As the day goes on, this massive aquamarine gem is like the elephant in the room — in the best way possible. I'm drawn to it and constantly want to be around it, if not in it. At night, tinted light dances on the Medansky wall, as if calling me to strip down and slip in. This urge, however, comes as we're wrapping up dinner — in-room dining, because why would we leave a space this divine? I'm so full of yellow tomato campechana (a fantastically bright seafood-studded gazpacho), piri piri chicken, savory Brussels sprouts, and silky pistachio flan that I'm convinced I would get a cramp if I entered the tempting water. That's to say nothing of the Tempranillo we drank, selected from a list stacked with Spanish varietals, in keeping with the themes of star chef Suzanne Goin's Caldo Verde and Cara Cara restaurants.
In fact, it's partially for this reason the original pool depth was dramatically altered during the renovation of this 1926 California Renaissance Revival building into the current 148-room boutique hotel. What was once a YWCA pool had been a whopping 11 feet deep. (Another remnant of that time became the Proper Basketball Court Suite.) The suite would have had to be staffed by a lifeguard, Lacroix joked, for him to get any sleep at night. Without such a chaperone, however, it was our responsibility to remember that classic pool rule: no running. In this opulent escape, after all, the pool deck was entirely laid with Italian villa–inspired pink and purple marble tile.
The bedroom, behind a heavy door at the end of a hallway off the main space, feels even more secretive. It's a spacious yet cozy sanctuary in serene blues and sunny golds that nudged me into total relaxation mode, especially as I sank, wrapped in a Parachute robe, into the cloudlike bed, fantastically ornate and upholstered in a lovely woven fabric that evokes oceans.
The next morning, we finally emerged from our aquatic hideaway — after a lazy swim with baby, of course, followed by a hot rinse in the two-head double shower enveloped in custom tile. Breakfast downstairs at Caldo Verde, a restaurant as beautiful as the Portuguese-Spanish inflected food it serves, is worth it. I'm careful not to over indulge on the carnitas and sweet potato hash and a decadent pecan sticky bun because yet another swimming pool is beckoning on the rooftop. What this one may lack in size — it's more of a spa pool for soaking — it more than makes up for in truly awesome views of downtown L.A. spread out below.

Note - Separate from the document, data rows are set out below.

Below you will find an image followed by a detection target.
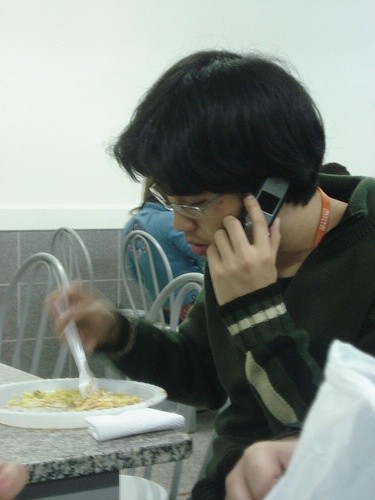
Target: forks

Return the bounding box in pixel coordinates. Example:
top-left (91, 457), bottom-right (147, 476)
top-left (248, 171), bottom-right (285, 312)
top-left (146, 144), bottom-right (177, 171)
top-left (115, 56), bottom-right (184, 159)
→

After a bit, I start to miss our own poolside vintage chairs and little flamingo floaty, so we return. As I take my fifth plunge in 24 hours, I realize this goes well beyond a presidential suite. Those always seem so showy, like a brag about top-floor status, space (though this suite does have plenty, clocking in at 2,777 square feet), and number of bathrooms. This unmarked accommodation, however, boasts not only real personality and character, thanks to Wearstler, but water. And of this I'm sure: The Pool Suite is not just the most unique, but also the most special suite in this city of dreamers.